Who wouldn’t want to rid themselves of such a menace? There were tonics, cure-alls, rest cures, and prescriptions for salt air and diversions. I recently corresponded with a Kentucky physician who stumbled upon a research project I abandoned a decade ago that documented the history of hospitals and clinics in Lexington. He reached out because he collects medical artifacts and when I asked if he had anything related to malaise, ennui, and the sort, he sent me this:
A turn of the century mystery tonic for regenerating your frazzled nerves. A spoonful four times a day was all you needed to get your mind back on track.
Next week, I’ll try to soothe the noonday demon with a different kind of medicine. I’m taking my ennui demon to the Indiana State Fair. I’ll slather his scales with sunscreen and shove a corndog into his greedy little claws. Maybe he’ll scamper away while I’m admiring an artistic arrangement of corn or he’ll slip out of my sight while I’m admiring blue ribbon pigs, but if I’m honest, I want him to slink back to me, sun drunk and sated. He’ll wrap his little arms around my legs and nap in the backseat all the way back to Kentucky.
I’ve grown fond, maternal even, of my ennui demon.
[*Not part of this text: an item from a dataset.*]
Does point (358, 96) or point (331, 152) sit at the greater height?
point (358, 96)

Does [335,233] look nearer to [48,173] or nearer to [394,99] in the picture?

He may be an existential nuisance but he’s my existential nuisance.
When he’s on his best behavior and not encouraging emotional breakdowns in cycling class, he’s pretty okay. He begs me to wallow around in songs and stories. He’s the impetus for my wildest, most meandering daydreams. Since he’s always bored, he’s constantly yelping for new distractions. He patters around, stomping on my toes, until I pick up something new. Once presented with a trinket, he clings to it like a troll with a gemstone. He’s as restless as me. I’ll pour him a glass of bourbon and watch it dribble down his chin as he gleefully gulps it. I’ll let him splash around at my feet in the bubble bath I drew to banish him. I’ll strap headphones to his ears and play him melancholy songs until - hopefully - he’s lulled asleep and gently snoring on my lap.
a small bibliography for dorks like me
Kaartinen, Marjo. “Killing Time. Ennui in Eighteenth-Century English Culture.” Journal of Early Modern Studies 6 (2017): 133.
Kuhn, Reinhard. “Introduction.” In The Demon of Noontide. Princeton University Press, 2017.
Scholar, Richard. Émigrés. Princeton University Press, 2020.
Scott-Macnab, David. “The Many Faces of the Noonday Demon.” Journal of Early Christian History 8, no. 1 (2018): 22–42.
Toohey, Peter. Boredom : A Lively History. Yale University Press, 2011.